▸ **Passage provided**
■ ■ ■

Don’t Look Back (in Anger or Otherwise)

Looking back can have consequences — just ask Lot’s wife or Orpheus

As I’ve established in a previous post, Vonnegut wrote Slaughterhouse-Five to tell us about his life experiences. This begs the question: why do this in the form of a novel instead of an autobiography? While the answer to this question is likely multi-faceted, I want to focus on one potential reason: writing a science fiction novel allowed Vonnegut to relive his traumatic past while maintaining a certain mental distance from and control over the events.

In the first chapter Vonnegut, through the narrator, tells the reader a bit about why he wrote this novel. First, it seems that he wanted to write an anti-war novel — a book about war where there “won’t be a part for Frank Sinatra or John Wayne,” one that showed the absurdity of a “Children’s Crusade,” one that said war was a massacre and that “there’s nothing intelligent to say about a massacre.”¹ Second, writing this novel forced him to look back, to relive these painful memories over and over, and to try to put them to page. One gets the impression that Vonnegut found himself slowly absorbed by his experiences and unable to escape reflecting on them. Perhaps writing them down was a form of therapy more than anything else. Or, maybe, Vonnegut felt “destined” to write this novel in the Trafalmadorian sense of the word.

Nowhere is this dual motivation more obvious than in the story of Lot’s wife, as told by the narrator. In the Bible, Lot and his family are directed by God to leave the cities of Sodom and Gomorrah before they are destroyed by divine wrath. The cities are being punished for their sin: “those were vile people in both those cities… The world was better off without them”.² Echoing the myth of Orpheus and Eurydice, Lot and his family were told to not look back at their city, their home, their old life as they escaped. Lot’s wife disobeyed and was turned to a pillar of salt for her trouble. The narrator praises this defiance and relates it to his own struggles in writing the book: “I loved her for that, because it was so human… People aren’t supposed to look back. I’m certainly not going to do it anymore… This one is a failure, and it had to be, since it was written by a pillar of salt”.³

The narrator is casting himself as Lot’s wife, looking back at his experiences in war when he knows he should not. Although he knows reflection will only bring him pain (metaphorically turning him into a pillar of salt), he can’t help but turn around and contemplate it anyway. Even the imagery of destruction (“Then the Lord rained upon Sodom and upon Gomorrah brimstone and fire from the Lord out of Heaven”⁵) summons to mind Allied bombers raining high-explosive and incendiary bombs upon Dresden from thousands of feet in the air.

■ ■ ■

▸ **Dataset extract**
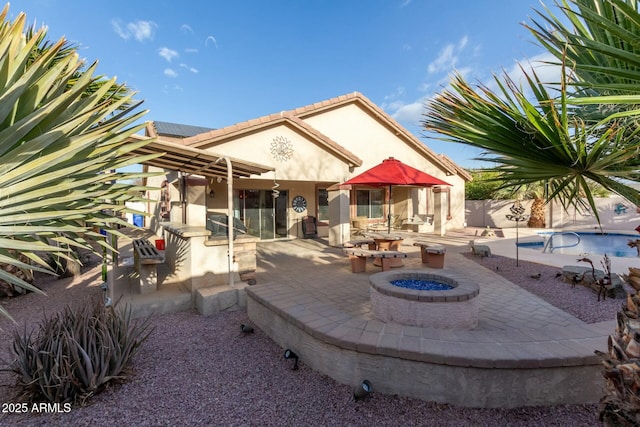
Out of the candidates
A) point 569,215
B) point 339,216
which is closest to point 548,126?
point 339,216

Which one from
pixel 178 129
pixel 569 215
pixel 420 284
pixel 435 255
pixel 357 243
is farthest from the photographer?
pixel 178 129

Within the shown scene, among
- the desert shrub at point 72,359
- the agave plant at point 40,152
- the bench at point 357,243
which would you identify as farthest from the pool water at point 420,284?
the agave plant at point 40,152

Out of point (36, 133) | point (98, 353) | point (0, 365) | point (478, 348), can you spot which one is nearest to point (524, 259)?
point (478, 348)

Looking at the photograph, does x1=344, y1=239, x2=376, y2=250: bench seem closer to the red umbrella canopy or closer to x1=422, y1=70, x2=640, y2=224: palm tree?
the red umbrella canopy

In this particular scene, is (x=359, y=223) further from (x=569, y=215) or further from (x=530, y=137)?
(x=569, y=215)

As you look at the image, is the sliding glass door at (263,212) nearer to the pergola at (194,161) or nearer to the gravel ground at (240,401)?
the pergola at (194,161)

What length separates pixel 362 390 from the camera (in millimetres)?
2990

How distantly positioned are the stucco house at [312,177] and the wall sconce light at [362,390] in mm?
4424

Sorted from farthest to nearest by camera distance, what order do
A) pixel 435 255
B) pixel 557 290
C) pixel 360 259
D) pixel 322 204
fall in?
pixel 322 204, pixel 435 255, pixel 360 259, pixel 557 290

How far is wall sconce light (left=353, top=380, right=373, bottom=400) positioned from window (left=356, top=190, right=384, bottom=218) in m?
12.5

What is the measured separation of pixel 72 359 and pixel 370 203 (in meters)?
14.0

■ ■ ■

▸ **What to do**
1. Say whether each statement agrees with the Slaughterhouse-Five passage, answering yes or no and quoting the deciding words: (a) The narrator says he will keep looking back. (b) In the Bible, God directs Lot and his family to leave Sodom and Gomorrah. (c) The narrator condemns the defiance of Lot's wife.
2. Reproduce everything in the Slaughterhouse-Five passage from "The narrator is" down to "in the air.".

▸ **Responses for each task**
1.
(a) No: "I’m certainly not going to do it anymore"
(b) Yes: "Lot and his family are directed by God to leave the cities of Sodom and Gomorrah"
(c) No: "The narrator praises this defiance"

2.
The narrator is casting himself as Lot’s wife, looking back at his experiences in war when he knows he should not. Although he knows reflection will only bring him pain (metaphorically turning him into a pillar of salt), he can’t help but turn around and contemplate it anyway. Even the imagery of destruction (“Then the Lord rained upon Sodom and upon Gomorrah brimstone and fire from the Lord out of Heaven”⁵) summons to mind Allied bombers raining high-explosive and incendiary bombs upon Dresden from thousands of feet in the air.